→ **Objectif de l'exercice**
Reproduisez à l'identique l'extrait sur la photographie argentique et numérique, de « Pour rebondir sur » à « et en numérique. ».

→ **Passage cité**
* * * *

Pour rebondir sur tout cela je trouve également que les notions de valorisation et de matérialisation ne sont pas du tout les mêmes en argentique et en numérique.
Concernant la matérialisation :
- En argentique le déclenchement provoque un mouvement définitif et irréversible de la structure des sels d'argents de la pellicule. L'image est formée, non exploitable mais tout de même formée, de façon irréversible. Elle est créée et existe en tant que telle, dans l'attente d'un développement qui est le seul moyen de visualisation de cet instant capturé. On peut donc considérer qu'un nouvel objet matériel à été créé. Supprimer une image argentique consiste à détruire le négatif et donc, dans un sens, plus à altérer l'image (le négatif) qu'à la supprimer (brûler le négatif entrainant par exemple simplement la création d'une image brulée, nouvel objet, de structure différente). Un déclenchement est donc un acte responsable qui entraine, de façon irréversible, la création définitive - ou du moins le changement de structure - d'un objet matériel qui témoigne d'un instant donné.

* * * *

→ **Données**
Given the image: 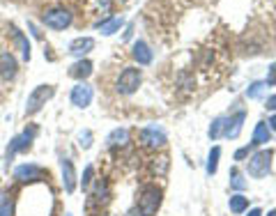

* * * *

→ **Résultat attendu**
Pour rebondir sur tout cela je trouve également que les notions de valorisation et de matérialisation ne sont pas du tout les mêmes en argentique et en numérique.